ピロティとは、建物の1階部分が柱(構造体)のみで外部空間となっている建築形式のことですが、その構造体や空間自体のことを指すこともあります。1階がオープンスペースになっていて駐車場として使用され、2階から居住スペースになっているマンションやオフィス・店舗などをよく見かけると思いますが、これらがピロティ形式です。最近は一般の住宅にも人気が広がっているようです。しかし、耐震性には不安があり、大型のビルやマンションでは一部分だけをピロティ形式にしているところもあります。
ピロティのメリットは、開放感がありデザイン性に優れていること。また、駐車場などに利用されるため、土地の有効利用にもなります。さらに、海岸に近い土地では津波が来ても水が分散して流れるため、津波に強く安心です。風も同じように通り抜けるので、台風にも強いということです。デメリットは、やはり耐震性に不安があることですね。1階部分は柱のみで支えているため、壁のある建物より揺れが強くなります。そして、地震の揺れは2階以上の居住部分に大きく伝わってしまいます。柱の数を増やすなど、強度を向上させるための対策が必要になります。
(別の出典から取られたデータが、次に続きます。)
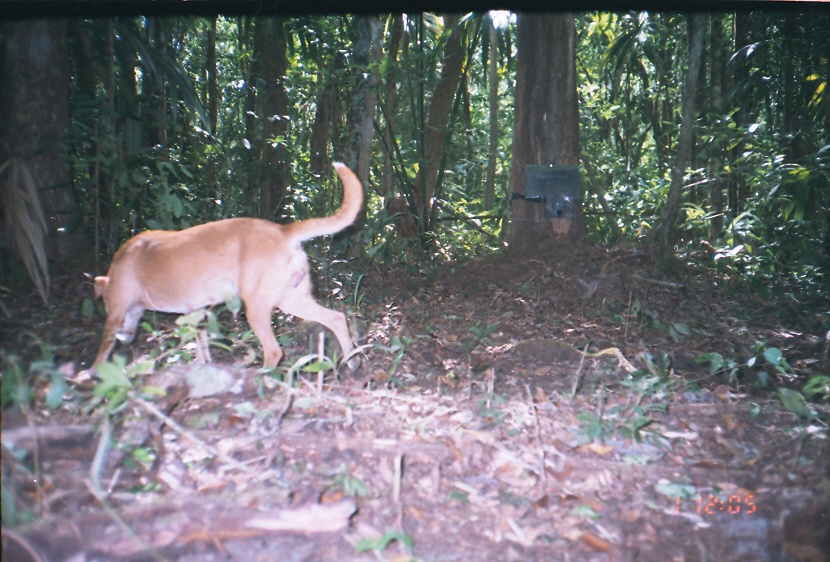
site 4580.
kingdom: Animalia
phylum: Chordata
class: Mammalia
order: Carnivora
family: Canidae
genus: Canis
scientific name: Canis familiaris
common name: domestic dog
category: canis lupus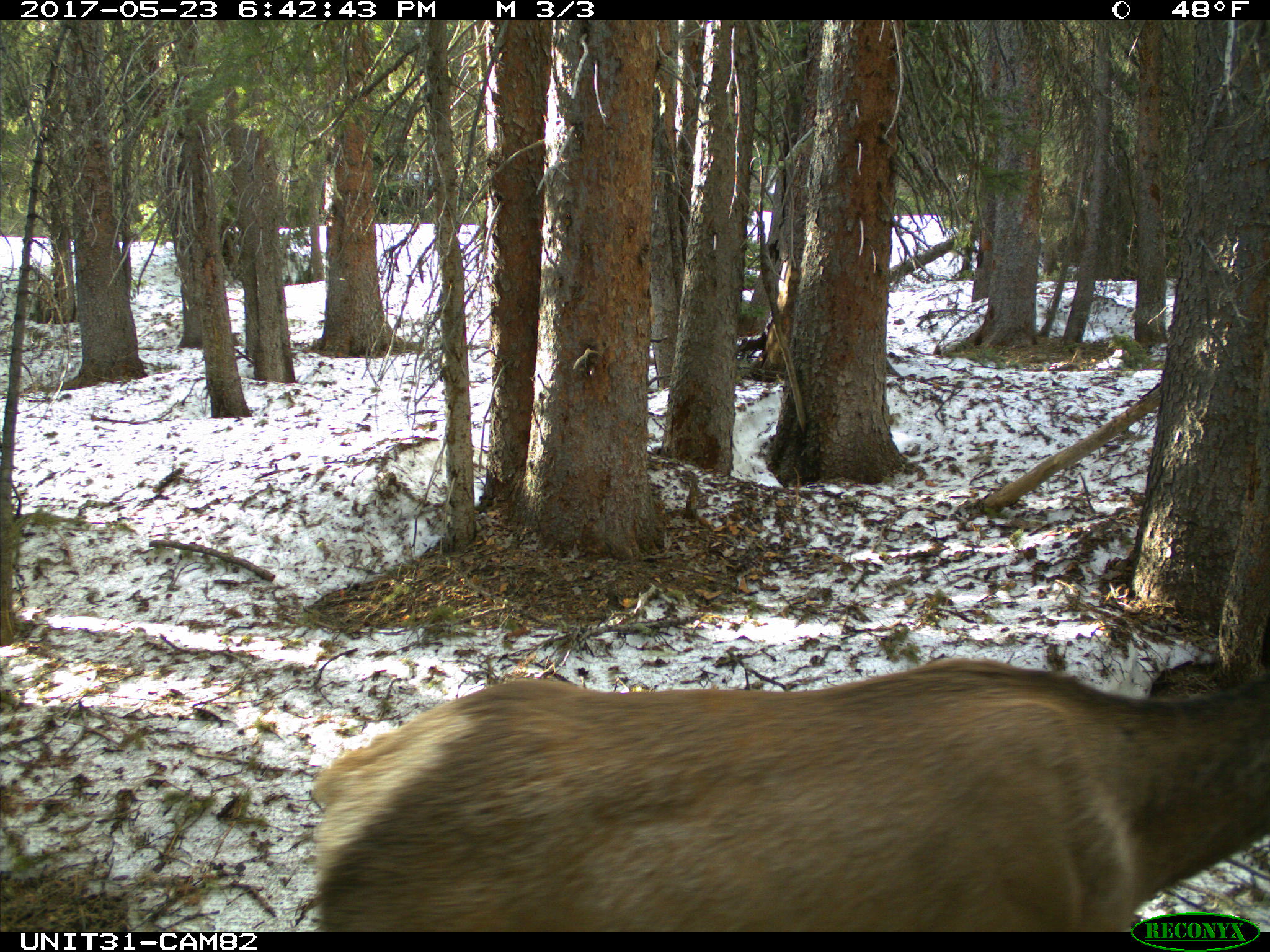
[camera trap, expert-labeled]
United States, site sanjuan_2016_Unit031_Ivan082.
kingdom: Animalia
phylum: Chordata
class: Mammalia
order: Artiodactyla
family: Cervidae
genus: Cervus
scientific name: Cervus elaphus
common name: red deer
Cervus elaphus (red deer).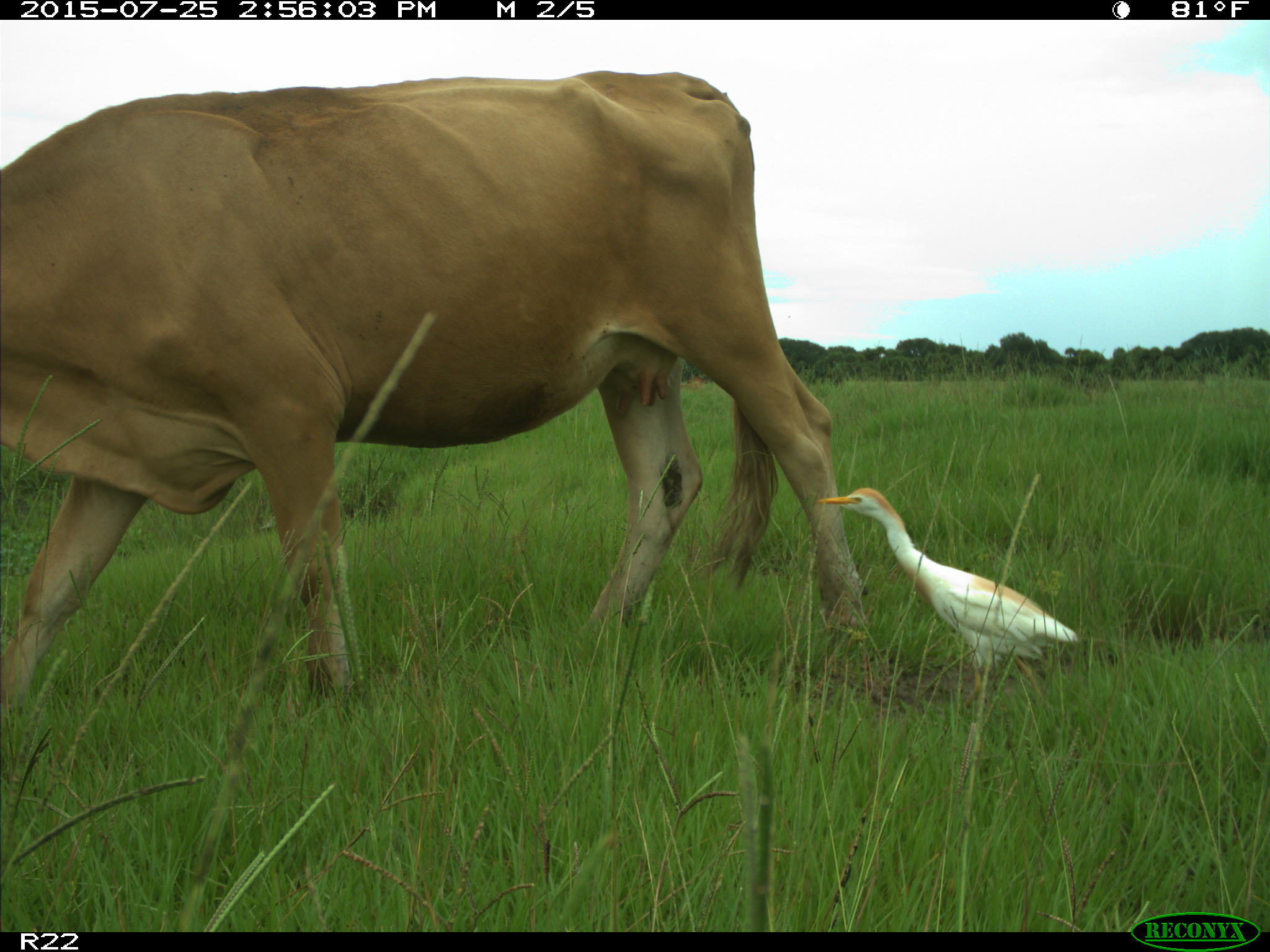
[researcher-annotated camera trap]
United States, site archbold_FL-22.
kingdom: Animalia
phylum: Chordata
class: Mammalia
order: Artiodactyla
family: Bovidae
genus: Bos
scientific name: Bos taurus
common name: domestic cow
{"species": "Bos taurus (domestic cow)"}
ピロティを最初に建築に導入したのは、近代建築の3大巨匠の一人「ル・コルビュジェ」です。ル・コルビュジェは「モダニズム」という建築における概念を世界中に広めた建築家でもあり、彼が残した「住宅は住むための機械である」という言葉はあまりにも有名ですね。また、「近代建築の5原則」を提唱したことでも知られています。「近代建築の5原則」は、ピロティ・屋上庭園・自由な平面・水平連続窓・自由な立面の5つ。1931年に設計したサヴォア邸ではこの5原則が見事に体現されています。ほかにも多くのル・コルビュジェの建築作品にピロティが見られます。日本で唯一彼が設計した建築物は最近世界遺産に登録されて話題となっている上野公園内の「国立西洋美術館」です。彼が設計した当時のピロティは、現在はガラスを入れられるなどして変えられ、1階の大部分が室内となっています。
ピロティ形式は、日本でも有名建築家たちにより1950年代から導入されるようになりました。現在においても輝きを放っている、有名なピロティ形式の建築物をご紹介いたします。
○広島平和記念資料館……1955年建築、丹下健三氏設計
○京都会館……1960年建築、前川國男氏設計
○日本生命日比谷ビル……1963年建築、村野藤吾氏設計
○東京都庁舎の渡り廊下……1990年建築、丹下健三氏設計
○東京都江戸東京博物館……1992年建築、菊竹清訓氏設計
このほかにも、注意して歩けば、さまざまなピロティ形式の建築物に出会うことができます。
普段は注意して見ていなかったビルの形も、思い出してみたらピロティ形式だった、よく行くレストランがピロティ形式だったなんてことも多いと思います。それほど身近ところにもピロティは存在しています。街を歩くとき、少し歩を緩めて周囲の建物を見回してください。街は大きな美術館です。なぜなら、建築物という芸術作品が所狭しと並んでいるのですから…。